In a throw of a dice the probability of getting one in even number of throw is

• A. $\frac{5}{36}$
• B. $\frac{5}{11}$
• C. $\frac{6}{11}$
• D. $\frac{1}{6}$

Answer 1

The correct option is B $\frac{5}{11}$

Probability of getting 1 on $2^{nd}$ throw,

$P\left(2\right)=\left(\frac{5}{6}\right)\left(\frac{1}{6}\right)$

Probability of getting 1 on $4^{th}$ throw,

$P\left(4\right)={\left(\frac{5}{6}\right)}^3\left(\frac{1}{6}\right)$

Probability of getting 1 on $6^{th}$ throw,

$P\left(6\right)={\left(\frac{5}{6}\right)}^5\left(\frac{1}{6}\right)$

Therefore total probability,

$P=P\left(2\right)+P\left(4\right)+P\left(6\right)+$...…

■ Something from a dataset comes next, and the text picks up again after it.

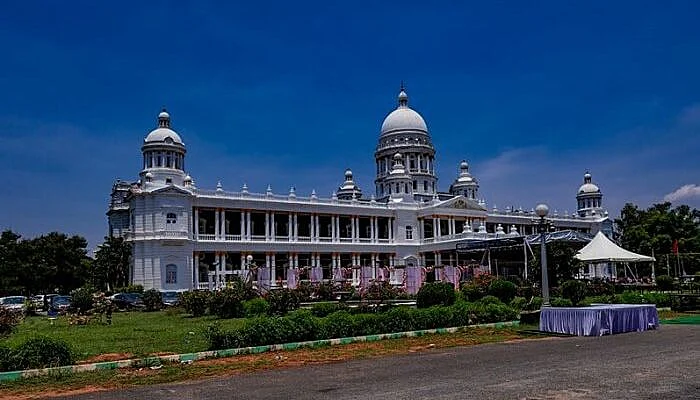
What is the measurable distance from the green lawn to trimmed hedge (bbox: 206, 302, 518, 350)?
1184 mm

$P=\left(\frac{5}{6}\right)\left(\frac{1}{6}\right)+{\left(\frac{5}{6}\right)}^3\left(\frac{1}{6}\right)+{\left(\frac{5}{6}\right)}^3\left(\frac{1}{6}\right)+$...….

$P=\frac{1}{6}[\left(\frac{5}{6}\right)+{\left(\frac{5}{6}\right)}^3+{\left(\frac{5}{6}\right)}^5+...\dots ]$

By sum of an infinite geometric series,

$P=\frac{1}{6}\left[\frac{\frac{5}{6}}{1-{\left(\frac{5}{6}\right)}^2}\right]$

$\therefore P=\frac{5}{11}$.